> Assignment A
In the article on the Chompion website, how long has Knapper been building e-commerce sites for restaurants and groceries?
> Assignment B
Continue the article about the Chompion website, starting after its final sentence.

> Excerpted text
Content starts
A new South Bend local website, Chompion, was created by restaurant owner Kevin Lawler and software engineer Matt Knapper to connect customers with local restaurants that provide take-out meal kits.
Chompion provides a platform for the rising meal kit industry and helps the restaurants gain businesses during the pandemic.
“Unlike a lot of other existing platforms, we are trying to help our restaurants by not taking the major cuts of their existing revenue, especially with the way the economy is right now in the restaurant industry,” Lawler said. “It is not a good time to be asking for more money from them.”
Lawler and Knapper said they launched the website after seeing a need to help the local community during the pandemic, which has been notably hard for restaurants facing restrictions and lower levels of people going out to eat.
“Overall, we’re trying to really help make our community better and a lot of that is offering these new ways of doing things considering health and safety … because we need these businesses employing people and adding to the culture and the vibrancy of the city,” Lawler said.
Knapper has been building e-commerce sites for restaurants and groceries for the last five years and was able to apply his expertise in developing Chompion.
Content ends
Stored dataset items
Content starts
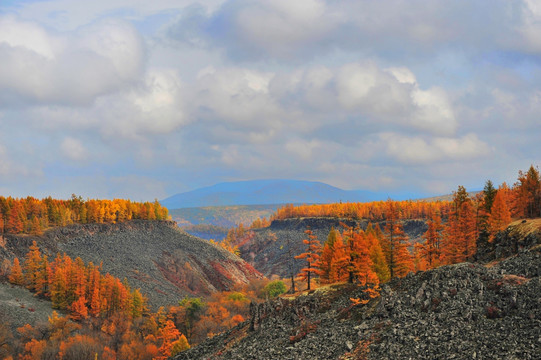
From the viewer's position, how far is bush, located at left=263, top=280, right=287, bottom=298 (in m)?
156

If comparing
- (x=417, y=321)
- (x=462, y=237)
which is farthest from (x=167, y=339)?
(x=417, y=321)

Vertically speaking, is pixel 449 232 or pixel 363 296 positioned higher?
pixel 449 232

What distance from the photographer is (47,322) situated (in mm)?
115500

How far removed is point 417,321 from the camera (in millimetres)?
42469

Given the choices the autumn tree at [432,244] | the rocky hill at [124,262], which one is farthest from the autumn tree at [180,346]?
the rocky hill at [124,262]

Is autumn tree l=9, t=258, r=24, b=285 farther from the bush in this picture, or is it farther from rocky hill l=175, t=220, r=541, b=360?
rocky hill l=175, t=220, r=541, b=360

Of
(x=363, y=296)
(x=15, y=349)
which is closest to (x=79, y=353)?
(x=15, y=349)

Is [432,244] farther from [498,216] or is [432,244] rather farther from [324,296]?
[324,296]

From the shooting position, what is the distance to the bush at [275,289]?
15600 cm

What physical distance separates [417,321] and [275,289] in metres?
119

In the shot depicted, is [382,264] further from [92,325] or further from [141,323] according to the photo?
[92,325]

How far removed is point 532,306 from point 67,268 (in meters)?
137

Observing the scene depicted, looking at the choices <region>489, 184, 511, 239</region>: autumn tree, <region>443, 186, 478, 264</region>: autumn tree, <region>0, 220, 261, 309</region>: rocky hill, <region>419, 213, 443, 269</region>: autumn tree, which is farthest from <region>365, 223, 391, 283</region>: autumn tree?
<region>0, 220, 261, 309</region>: rocky hill

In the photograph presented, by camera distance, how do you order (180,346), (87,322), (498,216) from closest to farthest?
(498,216)
(180,346)
(87,322)
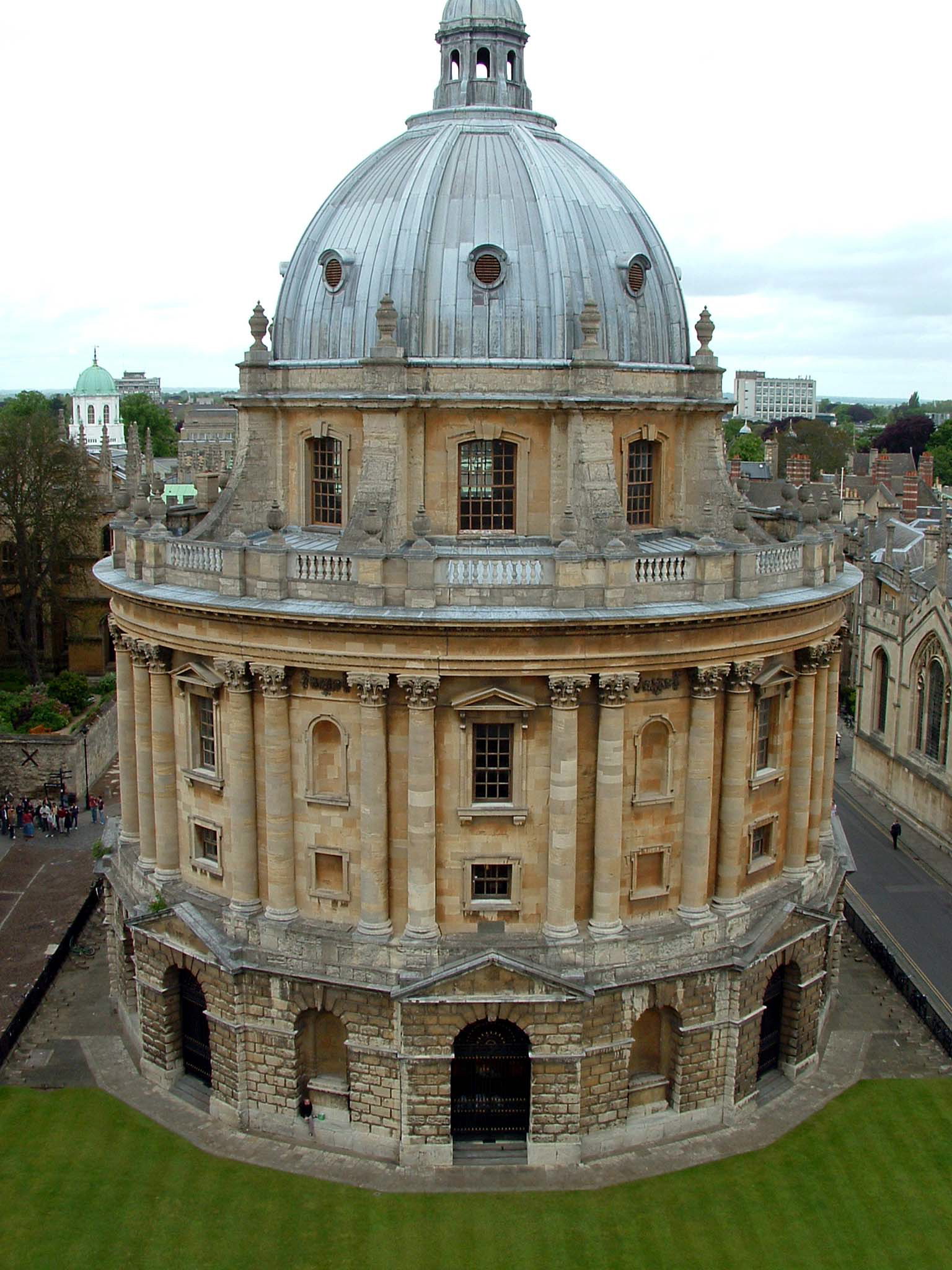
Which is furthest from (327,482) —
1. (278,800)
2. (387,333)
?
(278,800)

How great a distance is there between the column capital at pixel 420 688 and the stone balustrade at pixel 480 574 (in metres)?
1.69

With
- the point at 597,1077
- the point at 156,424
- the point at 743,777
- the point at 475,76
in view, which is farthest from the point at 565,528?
the point at 156,424

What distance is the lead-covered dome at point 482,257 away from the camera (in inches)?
Answer: 1239

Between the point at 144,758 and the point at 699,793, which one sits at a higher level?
the point at 699,793

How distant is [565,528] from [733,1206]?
54.5 ft

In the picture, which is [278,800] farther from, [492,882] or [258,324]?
[258,324]

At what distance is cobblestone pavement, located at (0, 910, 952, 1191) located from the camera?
2969cm

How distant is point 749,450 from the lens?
15688 cm

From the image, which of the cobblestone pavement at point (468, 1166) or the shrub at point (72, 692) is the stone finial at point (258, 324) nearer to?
the cobblestone pavement at point (468, 1166)

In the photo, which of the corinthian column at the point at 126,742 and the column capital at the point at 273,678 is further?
the corinthian column at the point at 126,742

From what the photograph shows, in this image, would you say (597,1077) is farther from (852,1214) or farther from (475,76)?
(475,76)

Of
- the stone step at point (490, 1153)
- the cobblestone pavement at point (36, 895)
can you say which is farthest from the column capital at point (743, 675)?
the cobblestone pavement at point (36, 895)

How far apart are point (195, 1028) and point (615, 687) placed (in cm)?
1535

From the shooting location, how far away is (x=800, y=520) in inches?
1435
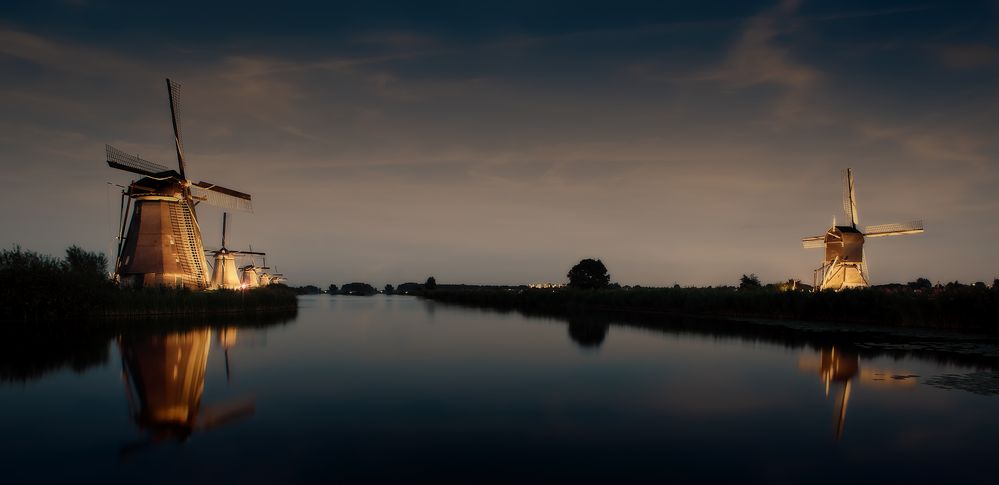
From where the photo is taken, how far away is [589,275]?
75500 mm

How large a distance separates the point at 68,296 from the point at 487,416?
72.5 ft

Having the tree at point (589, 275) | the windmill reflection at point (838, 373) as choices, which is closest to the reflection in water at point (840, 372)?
the windmill reflection at point (838, 373)

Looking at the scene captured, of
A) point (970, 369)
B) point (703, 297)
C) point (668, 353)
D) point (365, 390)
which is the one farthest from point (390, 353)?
point (703, 297)

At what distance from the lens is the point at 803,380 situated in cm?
1091

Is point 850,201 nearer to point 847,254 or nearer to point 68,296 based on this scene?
point 847,254

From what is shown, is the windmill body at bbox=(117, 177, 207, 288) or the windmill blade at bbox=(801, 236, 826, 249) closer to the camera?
the windmill body at bbox=(117, 177, 207, 288)

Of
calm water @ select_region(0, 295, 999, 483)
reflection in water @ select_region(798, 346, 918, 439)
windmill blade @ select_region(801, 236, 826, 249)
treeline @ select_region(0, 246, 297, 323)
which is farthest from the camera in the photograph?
windmill blade @ select_region(801, 236, 826, 249)

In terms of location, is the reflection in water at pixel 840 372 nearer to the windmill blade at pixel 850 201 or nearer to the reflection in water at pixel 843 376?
the reflection in water at pixel 843 376

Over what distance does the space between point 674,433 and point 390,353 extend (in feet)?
32.8

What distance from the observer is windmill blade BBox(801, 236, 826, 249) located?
39.0m

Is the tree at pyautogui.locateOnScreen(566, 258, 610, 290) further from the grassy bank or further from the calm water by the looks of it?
the calm water

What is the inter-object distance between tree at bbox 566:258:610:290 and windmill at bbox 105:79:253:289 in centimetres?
5304

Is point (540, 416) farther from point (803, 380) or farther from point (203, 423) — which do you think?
point (803, 380)

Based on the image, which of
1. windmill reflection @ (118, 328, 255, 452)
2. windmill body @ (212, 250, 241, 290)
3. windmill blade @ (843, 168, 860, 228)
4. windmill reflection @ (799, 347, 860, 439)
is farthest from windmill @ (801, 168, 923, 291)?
windmill body @ (212, 250, 241, 290)
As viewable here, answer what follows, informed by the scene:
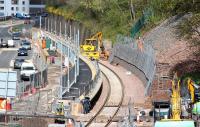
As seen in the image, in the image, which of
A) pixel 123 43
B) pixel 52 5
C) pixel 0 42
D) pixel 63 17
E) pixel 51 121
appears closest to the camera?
pixel 51 121

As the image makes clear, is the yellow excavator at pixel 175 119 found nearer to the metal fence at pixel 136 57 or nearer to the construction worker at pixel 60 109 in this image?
the construction worker at pixel 60 109

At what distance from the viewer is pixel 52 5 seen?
156 metres

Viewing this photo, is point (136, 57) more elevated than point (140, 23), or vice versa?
point (140, 23)

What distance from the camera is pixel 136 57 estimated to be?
6469 centimetres

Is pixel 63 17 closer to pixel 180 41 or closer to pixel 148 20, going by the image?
pixel 148 20

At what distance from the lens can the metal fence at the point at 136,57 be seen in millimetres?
54312

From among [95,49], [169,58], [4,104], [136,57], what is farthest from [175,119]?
[95,49]

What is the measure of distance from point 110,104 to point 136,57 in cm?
1928

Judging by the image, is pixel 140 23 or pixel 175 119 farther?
pixel 140 23

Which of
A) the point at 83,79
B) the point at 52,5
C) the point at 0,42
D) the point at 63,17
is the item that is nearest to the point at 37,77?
the point at 83,79

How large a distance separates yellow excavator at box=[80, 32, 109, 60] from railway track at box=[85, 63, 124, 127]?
41.0ft

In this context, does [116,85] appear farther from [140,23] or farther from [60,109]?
[140,23]

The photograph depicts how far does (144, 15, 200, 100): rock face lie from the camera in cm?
4628

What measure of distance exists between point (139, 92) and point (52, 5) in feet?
351
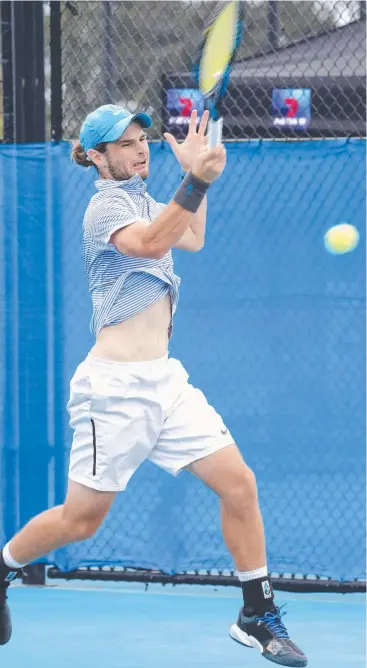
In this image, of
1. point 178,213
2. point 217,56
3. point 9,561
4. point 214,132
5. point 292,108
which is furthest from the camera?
point 292,108

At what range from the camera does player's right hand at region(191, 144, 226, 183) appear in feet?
10.0

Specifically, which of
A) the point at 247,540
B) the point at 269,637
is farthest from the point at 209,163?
the point at 269,637

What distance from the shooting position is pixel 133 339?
344cm

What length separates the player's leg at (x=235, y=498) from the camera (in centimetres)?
338

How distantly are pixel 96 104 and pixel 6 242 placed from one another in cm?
82

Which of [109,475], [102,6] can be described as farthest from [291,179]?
[109,475]

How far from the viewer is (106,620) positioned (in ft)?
14.0

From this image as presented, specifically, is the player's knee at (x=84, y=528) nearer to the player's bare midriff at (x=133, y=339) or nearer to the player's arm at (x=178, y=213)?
the player's bare midriff at (x=133, y=339)

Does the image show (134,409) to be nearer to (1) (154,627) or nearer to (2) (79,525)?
(2) (79,525)

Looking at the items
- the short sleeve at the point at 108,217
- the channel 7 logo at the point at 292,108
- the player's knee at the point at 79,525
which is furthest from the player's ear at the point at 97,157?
the channel 7 logo at the point at 292,108

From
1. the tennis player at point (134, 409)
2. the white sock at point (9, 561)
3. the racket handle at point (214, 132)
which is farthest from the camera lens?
the white sock at point (9, 561)

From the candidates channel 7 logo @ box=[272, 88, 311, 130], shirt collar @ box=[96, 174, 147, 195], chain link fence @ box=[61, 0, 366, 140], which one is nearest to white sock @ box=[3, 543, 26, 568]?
shirt collar @ box=[96, 174, 147, 195]

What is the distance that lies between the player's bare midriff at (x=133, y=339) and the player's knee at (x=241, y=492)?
426 mm

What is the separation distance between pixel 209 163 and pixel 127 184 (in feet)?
1.31
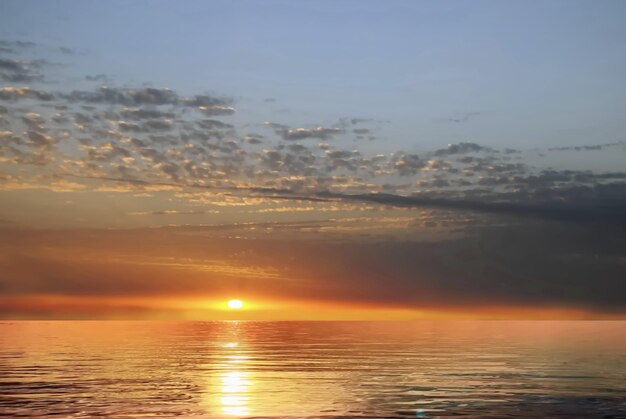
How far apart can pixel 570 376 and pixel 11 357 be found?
6843 cm

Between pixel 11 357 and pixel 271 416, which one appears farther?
pixel 11 357

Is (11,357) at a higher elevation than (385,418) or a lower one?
higher

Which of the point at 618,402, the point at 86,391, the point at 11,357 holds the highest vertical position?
the point at 11,357

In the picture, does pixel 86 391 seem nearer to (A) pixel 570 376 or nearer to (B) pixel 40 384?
(B) pixel 40 384

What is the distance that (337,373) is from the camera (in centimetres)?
7412

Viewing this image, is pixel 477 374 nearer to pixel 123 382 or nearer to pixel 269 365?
pixel 269 365

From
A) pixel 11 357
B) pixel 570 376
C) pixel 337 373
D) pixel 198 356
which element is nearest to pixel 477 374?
pixel 570 376

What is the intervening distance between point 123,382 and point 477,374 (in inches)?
1285

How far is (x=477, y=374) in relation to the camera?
71.5 meters

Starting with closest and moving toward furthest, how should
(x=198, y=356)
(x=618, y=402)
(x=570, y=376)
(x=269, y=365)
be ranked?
(x=618, y=402) < (x=570, y=376) < (x=269, y=365) < (x=198, y=356)

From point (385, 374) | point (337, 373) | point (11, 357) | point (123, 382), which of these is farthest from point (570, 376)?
point (11, 357)

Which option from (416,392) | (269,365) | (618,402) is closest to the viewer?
(618,402)

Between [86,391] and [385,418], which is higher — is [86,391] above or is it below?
Content ends
> Task answer A
For the last five years.

> Task answer B
“Our website is like a two-sided marketplace,” Knapper said. “So restaurants are able to list their meal kits, and we’re helping them put together, and the customers are able to shop in from different providers. So when [customers] are making payments to us, we’re the ones distributing the money to all the restaurants.”
Chompion currently has around 12 active restaurants on the platform at any given time. They hope to attract more restaurants to Chompion and eventually expand this platform to more cities across the country.
“We’ll be adding more restaurants on the platform, and we’re adding more each week as we go. … We’re seeing more and more customers come on board finding their favorite restaurants on the platform,” Lawler said. “And we’re really trying to build a system that we can take and help our local restaurants that we care about here in South Bend, but also build a system that we could take into other cities and other markets.”
Chompion brings a new source of revenue to local restaurants in addition to traditional dine-in meals.
“For each of these restaurants, the great thing for them is that this is not revenue that they would have been making at dinner that night,” Lawler said. “This is a separate new revenue that they’re able to prep during the day [and] they’re able to have people come and pick it up and prepare at home. So it’s not really competing with the people who are coming in to eat in the restaurant. We’re sort of bringing a different client that is looking for the at-home experience, rather than going out to eat,” Lawler said.
Yet, Knapper said, the restaurants are not overwhelmed by orders placed through Chompion.
“Just like one or two evening rushes that you’d see [in restaurants] on a Friday or Saturday, we’re basically presenting a brand new deal of rush to these restaurants without [the restaurants] actually being any busier during those times,” Knapper said.
The fun thing for customers ordering from Chompion is that they get a video clip of the chef putting their food together which Lawler said also offers “a fun connection” to people.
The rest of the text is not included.